AIM OF THE EXERCISE = From the records below, output exactly the lines starting at the line with "Increase in student numbers in 2015/16 = 322" and ending at the line with "to take forward", both of them included, but no pictures.

DATA PROVIDED =
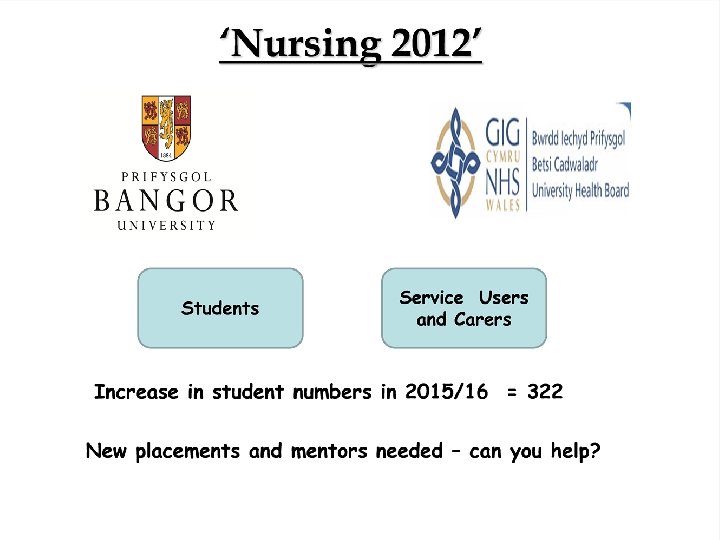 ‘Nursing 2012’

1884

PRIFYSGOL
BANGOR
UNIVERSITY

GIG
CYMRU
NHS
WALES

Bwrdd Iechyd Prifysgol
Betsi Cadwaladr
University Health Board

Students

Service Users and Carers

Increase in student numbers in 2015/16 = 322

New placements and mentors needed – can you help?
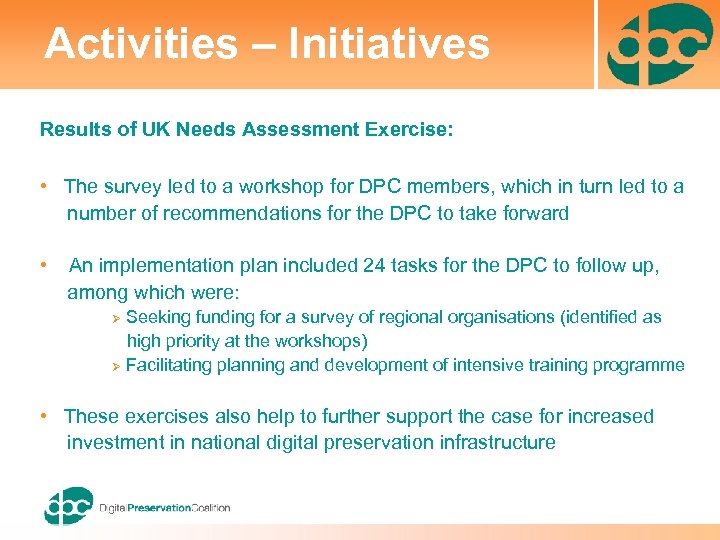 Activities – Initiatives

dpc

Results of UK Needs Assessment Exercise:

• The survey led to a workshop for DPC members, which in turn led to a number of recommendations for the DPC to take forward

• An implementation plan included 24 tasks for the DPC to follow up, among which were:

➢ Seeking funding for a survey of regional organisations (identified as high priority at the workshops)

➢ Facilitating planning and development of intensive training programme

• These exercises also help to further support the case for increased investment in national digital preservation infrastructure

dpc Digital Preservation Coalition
* * *
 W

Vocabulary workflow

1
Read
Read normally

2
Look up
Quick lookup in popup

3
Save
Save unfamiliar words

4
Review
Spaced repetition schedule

WRITTEN REPLY =
Increase in student numbers in 2015/16 = 322

New placements and mentors needed – can you help?
 Activities – Initiatives

dpc

Results of UK Needs Assessment Exercise:

• The survey led to a workshop for DPC members, which in turn led to a number of recommendations for the DPC to take forward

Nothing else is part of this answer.